C’est une nouvelle vision des ressources humaines qui commence tout juste à arriver en France, mais qui existe déjà dans d’autres pays. Car il y a beaucoup de choses à faire en matière de pilotage des parcours professionnels.
Il me paraît ainsi essentiel que les RH s’engagent sur cette voie, prennent de la vitesse pour repenser les ressources humaines et leur rôle dans l’entreprise.
Quel regard portez-vous sur la tendance à l’hyper individualisation dans la gestion des talents ? L’entreprise devra-t-elle prendre en compte tous les besoins individuels ?
C’est une question que je me pose souvent, mais personnellement je pense que c’est une vision très startup. En effet, il est possible d’individualiser lorsque l’entreprise est composée d’une vingtaine de salariés. Mais dans les groupes ayant plus de 20 000 collaborateurs, c’est assez utopique.
Dans une entreprise comme la mienne, j’ai par exemple la charge d’une masse salariale très importante, dans plusieurs hôtels répartis sur une large zone géographique. Dans cette configuration, il faut être réaliste : l’individualisation est bien trop complexe à mettre en œuvre pour les équipes.
En revanche, en tant que DRH, mon objectif est de m’assurer que si l’entreprise n’est pas en mesure de répondre parfaitement à tous les besoins, elle doit faire le maximum pour essayer de les satisfaire.
Donc cela signifie qu’il faut penser flexibilité du travail, développement personnel des collaborateurs, mobilité comme je l’ai déjà évoqué.
De même, il nous revient aussi de parler de la rémunération ou encore du bien-être des collaborateurs. Tous les sujets qui concernent — de près ou de loin — certaines populations au sein de l’entreprise doivent être abordés et traités dans la mesure du possible, en ayant une vision holistique.
L’individualisation, c’est en réalité du 50/50
De son côté, l’entreprise doit apporter des réponses sur différents sujets. Tandis que le collaborateur doit savoir dire si ça lui convient ou non. Au besoin, les deux parties trouvent un compromis. Dans le cas contraire, chacun est d’accord pour continuer de son côté.
J’ai toujours géré les équipes de cette manière : si un besoin est important pour un salarié, mais que je ne suis pas en mesure de le satisfaire, je suis la première à l’aider à trouver un autre poste. Car nous savons tous que s’il y a une frustration, un mécontentement, ça ne peut pas marcher.
À l’inverse, si j’ai la capacité d’accéder à sa demande, c’est mon rôle de le faire.
En résumé, l’entreprise doit prendre des engagements, mais elle a des limites. Tout comme l’employé.

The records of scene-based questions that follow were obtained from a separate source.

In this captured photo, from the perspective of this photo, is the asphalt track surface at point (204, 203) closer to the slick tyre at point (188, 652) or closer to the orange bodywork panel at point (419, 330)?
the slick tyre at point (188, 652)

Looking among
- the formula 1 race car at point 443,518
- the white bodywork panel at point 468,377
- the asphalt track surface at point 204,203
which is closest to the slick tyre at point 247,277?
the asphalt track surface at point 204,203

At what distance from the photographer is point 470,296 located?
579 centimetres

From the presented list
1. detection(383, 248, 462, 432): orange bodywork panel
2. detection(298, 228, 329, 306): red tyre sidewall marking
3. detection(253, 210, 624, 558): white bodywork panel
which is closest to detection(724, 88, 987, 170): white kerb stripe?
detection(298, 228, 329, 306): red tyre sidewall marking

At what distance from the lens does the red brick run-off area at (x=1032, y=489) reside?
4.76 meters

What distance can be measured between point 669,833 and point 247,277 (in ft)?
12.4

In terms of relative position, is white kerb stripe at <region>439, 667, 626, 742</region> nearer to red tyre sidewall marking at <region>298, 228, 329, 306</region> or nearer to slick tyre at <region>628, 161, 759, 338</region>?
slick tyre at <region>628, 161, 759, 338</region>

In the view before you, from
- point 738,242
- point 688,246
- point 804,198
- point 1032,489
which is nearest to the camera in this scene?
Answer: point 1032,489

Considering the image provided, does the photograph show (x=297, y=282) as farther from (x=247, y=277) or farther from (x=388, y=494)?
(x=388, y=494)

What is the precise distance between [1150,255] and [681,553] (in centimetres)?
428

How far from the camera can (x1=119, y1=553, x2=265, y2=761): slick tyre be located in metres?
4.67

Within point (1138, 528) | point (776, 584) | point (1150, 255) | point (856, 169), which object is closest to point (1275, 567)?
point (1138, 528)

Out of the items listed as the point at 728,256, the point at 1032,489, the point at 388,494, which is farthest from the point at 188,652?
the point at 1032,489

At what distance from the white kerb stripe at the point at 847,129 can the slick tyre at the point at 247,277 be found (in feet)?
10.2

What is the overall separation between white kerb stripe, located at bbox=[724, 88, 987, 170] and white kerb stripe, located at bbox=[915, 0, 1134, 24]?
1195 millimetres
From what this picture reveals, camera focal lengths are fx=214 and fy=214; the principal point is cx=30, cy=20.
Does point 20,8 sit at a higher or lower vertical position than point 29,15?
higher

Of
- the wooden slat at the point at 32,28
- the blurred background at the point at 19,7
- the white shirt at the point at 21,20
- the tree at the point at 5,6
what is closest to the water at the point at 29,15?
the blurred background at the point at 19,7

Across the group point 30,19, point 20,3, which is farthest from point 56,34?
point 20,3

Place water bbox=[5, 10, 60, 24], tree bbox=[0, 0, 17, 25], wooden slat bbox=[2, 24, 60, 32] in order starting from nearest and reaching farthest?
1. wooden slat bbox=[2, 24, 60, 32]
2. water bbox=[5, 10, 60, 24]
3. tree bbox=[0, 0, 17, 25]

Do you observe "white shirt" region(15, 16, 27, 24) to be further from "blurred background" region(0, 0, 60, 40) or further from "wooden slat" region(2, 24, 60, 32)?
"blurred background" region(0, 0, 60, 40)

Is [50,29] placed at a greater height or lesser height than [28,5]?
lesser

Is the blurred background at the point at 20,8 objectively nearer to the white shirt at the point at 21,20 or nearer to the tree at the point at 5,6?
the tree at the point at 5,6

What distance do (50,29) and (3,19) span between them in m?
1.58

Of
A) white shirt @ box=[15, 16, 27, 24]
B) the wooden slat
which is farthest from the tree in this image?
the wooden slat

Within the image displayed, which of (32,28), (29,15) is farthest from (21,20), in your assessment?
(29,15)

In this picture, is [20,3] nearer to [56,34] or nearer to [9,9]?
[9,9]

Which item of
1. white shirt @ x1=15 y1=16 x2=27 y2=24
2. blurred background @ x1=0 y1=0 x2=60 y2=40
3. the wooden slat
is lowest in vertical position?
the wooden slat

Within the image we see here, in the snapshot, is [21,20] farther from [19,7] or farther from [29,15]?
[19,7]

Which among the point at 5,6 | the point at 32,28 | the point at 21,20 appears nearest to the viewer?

À partir du moment où chacun est clair, chacun comprend les limites de l’autre, il n’y a pas de surprise.
L’inclusion fait partie des engagements IHG pour 2030. Qu’est-ce que ça signifie pour vous de créer une culture inclusive ?
L’inclusion est un grand sujet. Mais concrètement, qu’est-ce que ça veut dire ? À mon sens, cela peut très simplement se traduire par la volonté d’ouvrir la porte de l’entreprise à tout le monde.
Comment ? En ayant des règles claires pour tous. Je m’explique. Je suis brésilienne et j’ai une formation en marketing. Il y a 6 ans, j’ai fait une reconversion professionnelle vers les ressources humaines, mais je n’ai pas le « background RH » demandé par beaucoup d’entreprises.
Pourtant, je suis aujourd’hui directrice des ressources humaines au sein du groupe IHG Hôtels & Resorts.
Ne pas connaître certains aspects de ressources humaines aurait pu être un frein, mais j’ai tout de même envoyé ma candidature et j’ai eu affaire à un recruteur qui s’est dit : « Si j’embauche Mariana, je dois mettre en place un plan d’action pour qu’elle puisse réussir. »
J’ai été embauchée et l’entreprise a tout de suite créé un plan d’accompagnement pour moi. En contrepartie, il faut que j’apprenne les différents sujets qui touchent l’administration RH. Il y a donc une adaptation et un investissement de part et d’autre.
Et, en définitive, il me semble que c’est de cette manière qu’il faut appréhender l’inclusivité en 2024 : en laissant à tout le monde la possibilité de rejoindre l’entreprise. Cela implique de déployer des politiques RH très transparentes sur l’approche à avoir pour : s’assurer que chacun à sa chance d’une part, et construire un environnement de travail sécurisé d’autre part.
Selon vous, la formation s’inscrit-elle comme un levier de la stratégie RH 2024 ?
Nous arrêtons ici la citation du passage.